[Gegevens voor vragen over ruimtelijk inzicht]
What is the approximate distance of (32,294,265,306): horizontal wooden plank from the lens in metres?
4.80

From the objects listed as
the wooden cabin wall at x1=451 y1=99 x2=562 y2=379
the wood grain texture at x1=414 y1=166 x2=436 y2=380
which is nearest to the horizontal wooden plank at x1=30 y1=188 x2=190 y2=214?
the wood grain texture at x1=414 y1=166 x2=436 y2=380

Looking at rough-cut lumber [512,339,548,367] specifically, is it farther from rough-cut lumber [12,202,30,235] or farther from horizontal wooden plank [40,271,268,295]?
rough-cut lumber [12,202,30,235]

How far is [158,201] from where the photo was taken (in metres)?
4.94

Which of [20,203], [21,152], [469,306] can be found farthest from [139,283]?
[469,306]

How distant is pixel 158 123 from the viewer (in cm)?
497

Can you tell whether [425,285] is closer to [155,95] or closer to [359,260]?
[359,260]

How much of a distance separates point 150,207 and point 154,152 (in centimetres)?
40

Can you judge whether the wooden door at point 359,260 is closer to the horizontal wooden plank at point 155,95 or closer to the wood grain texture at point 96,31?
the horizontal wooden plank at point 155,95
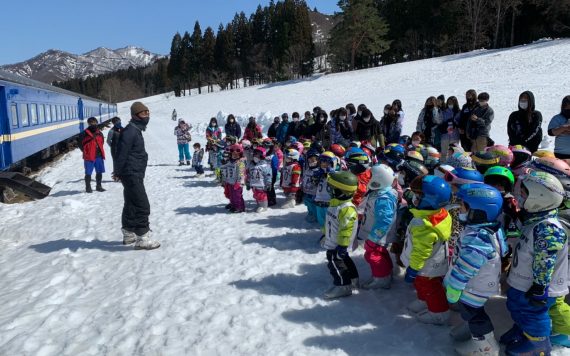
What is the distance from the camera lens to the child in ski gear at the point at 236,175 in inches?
289

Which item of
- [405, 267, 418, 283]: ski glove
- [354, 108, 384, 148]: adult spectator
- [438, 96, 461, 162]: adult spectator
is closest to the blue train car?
[354, 108, 384, 148]: adult spectator

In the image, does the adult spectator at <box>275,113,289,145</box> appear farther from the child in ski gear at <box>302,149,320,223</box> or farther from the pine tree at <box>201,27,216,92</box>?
the pine tree at <box>201,27,216,92</box>

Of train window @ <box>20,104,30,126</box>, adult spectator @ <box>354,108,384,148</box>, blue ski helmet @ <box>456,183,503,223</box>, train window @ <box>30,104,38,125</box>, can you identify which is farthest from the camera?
train window @ <box>30,104,38,125</box>

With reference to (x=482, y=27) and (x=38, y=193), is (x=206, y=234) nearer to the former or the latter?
(x=38, y=193)

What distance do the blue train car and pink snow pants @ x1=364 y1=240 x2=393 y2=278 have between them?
9.55 metres

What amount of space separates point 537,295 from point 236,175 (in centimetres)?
543

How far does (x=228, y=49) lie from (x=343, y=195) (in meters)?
74.6

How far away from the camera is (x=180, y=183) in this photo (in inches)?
427

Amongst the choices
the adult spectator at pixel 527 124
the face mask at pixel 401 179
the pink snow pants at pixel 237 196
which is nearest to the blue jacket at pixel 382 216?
the face mask at pixel 401 179

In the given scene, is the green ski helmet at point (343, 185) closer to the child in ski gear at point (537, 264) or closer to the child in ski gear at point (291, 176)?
the child in ski gear at point (537, 264)

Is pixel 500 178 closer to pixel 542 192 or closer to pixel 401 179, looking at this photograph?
pixel 542 192

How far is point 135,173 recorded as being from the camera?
5.58 meters

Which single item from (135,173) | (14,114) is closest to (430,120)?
(135,173)

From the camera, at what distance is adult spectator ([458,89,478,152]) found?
760 cm
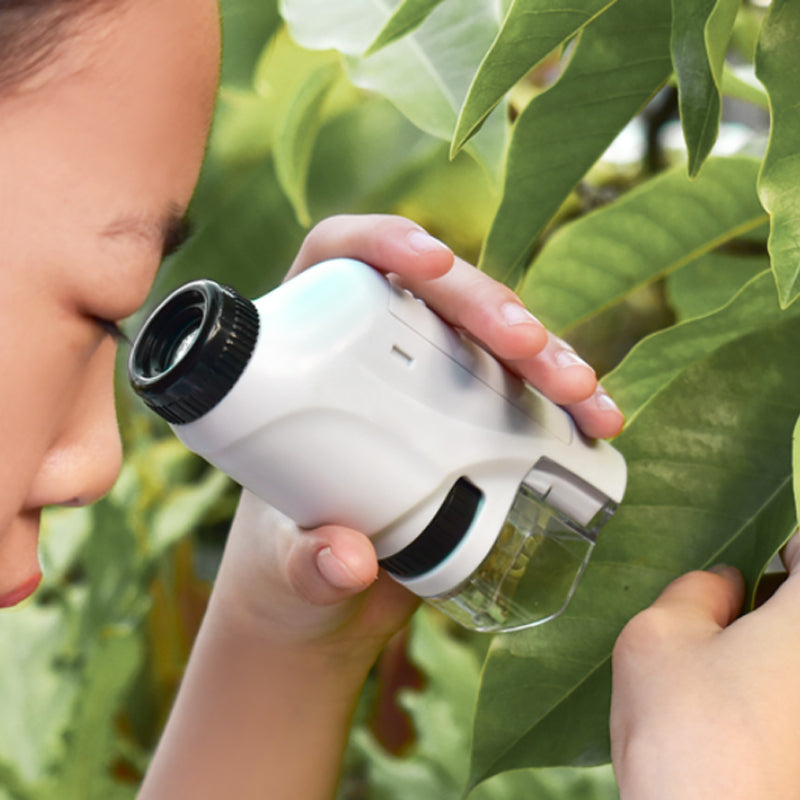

* **Gegeven opdracht**
Geef alle records hierboven opnieuw en wissel daarbij "pink snow pants" overal in voor "red snow pants", zonder verder iets te veranderen. Laat de afbeeldingen weg uit je antwoord.

* **Uitvoer oefening**
What is the approximate distance of (32,294,265,306): horizontal wooden plank from the lens in metres?
4.80

From the objects listed as
the wooden cabin wall at x1=451 y1=99 x2=562 y2=379
the wood grain texture at x1=414 y1=166 x2=436 y2=380
which is nearest to the horizontal wooden plank at x1=30 y1=188 x2=190 y2=214?
the wood grain texture at x1=414 y1=166 x2=436 y2=380

Looking at rough-cut lumber [512,339,548,367] specifically, is it farther from rough-cut lumber [12,202,30,235] or farther from horizontal wooden plank [40,271,268,295]?
rough-cut lumber [12,202,30,235]

How far is [158,201] from where the photo was taken (in metres)?
4.94

Which of [20,203], [21,152], [469,306] can be found farthest from [139,283]?
[469,306]

How distant is pixel 158 123 from the viewer (in cm)?
497

Can you tell whether [425,285] is closer to [155,95] or closer to [359,260]?
[359,260]

How much of a distance separates point 150,207 and point 154,152 (in centimetres)?
40

Can you judge whether the wooden door at point 359,260 is closer to the horizontal wooden plank at point 155,95 or closer to the wood grain texture at point 96,31?
the horizontal wooden plank at point 155,95
What is the distance from the camera lens to the child in ski gear at the point at 236,175 in inches?
289

Which item of
- [405, 267, 418, 283]: ski glove
- [354, 108, 384, 148]: adult spectator
- [438, 96, 461, 162]: adult spectator
is closest to the blue train car?
[354, 108, 384, 148]: adult spectator

In the image, does the adult spectator at <box>275,113,289,145</box> appear farther from the child in ski gear at <box>302,149,320,223</box> or farther from the pine tree at <box>201,27,216,92</box>?
the pine tree at <box>201,27,216,92</box>

Of train window @ <box>20,104,30,126</box>, adult spectator @ <box>354,108,384,148</box>, blue ski helmet @ <box>456,183,503,223</box>, train window @ <box>30,104,38,125</box>, can you identify which is farthest from the camera?
train window @ <box>30,104,38,125</box>

With reference to (x=482, y=27) and (x=38, y=193), is (x=206, y=234) nearer to the former or the latter?
(x=38, y=193)

What distance do the blue train car and red snow pants @ x1=364 y1=240 x2=393 y2=278 have between them?
9.55 metres

What amount of space separates point 537,295 from point 236,175 (in centimetres)?
543

How far does (x=228, y=49) lie from (x=343, y=195) (in meters)?
74.6

How far away from the camera is (x=180, y=183) in this photo (in inches)?
427

Amongst the choices
the adult spectator at pixel 527 124
the face mask at pixel 401 179
the red snow pants at pixel 237 196
which is nearest to the blue jacket at pixel 382 216?
the face mask at pixel 401 179

In the given scene, is the green ski helmet at point (343, 185) closer to the child in ski gear at point (537, 264) or closer to the child in ski gear at point (291, 176)?
the child in ski gear at point (537, 264)

Is pixel 500 178 closer to pixel 542 192 or closer to pixel 401 179, looking at this photograph?
pixel 542 192

How far is point 135,173 recorded as being from the camera?
5.58 meters

Which single item from (135,173) | (14,114) is closest to (430,120)?
(135,173)

From the camera, at what distance is adult spectator ([458,89,478,152]) found?
760 cm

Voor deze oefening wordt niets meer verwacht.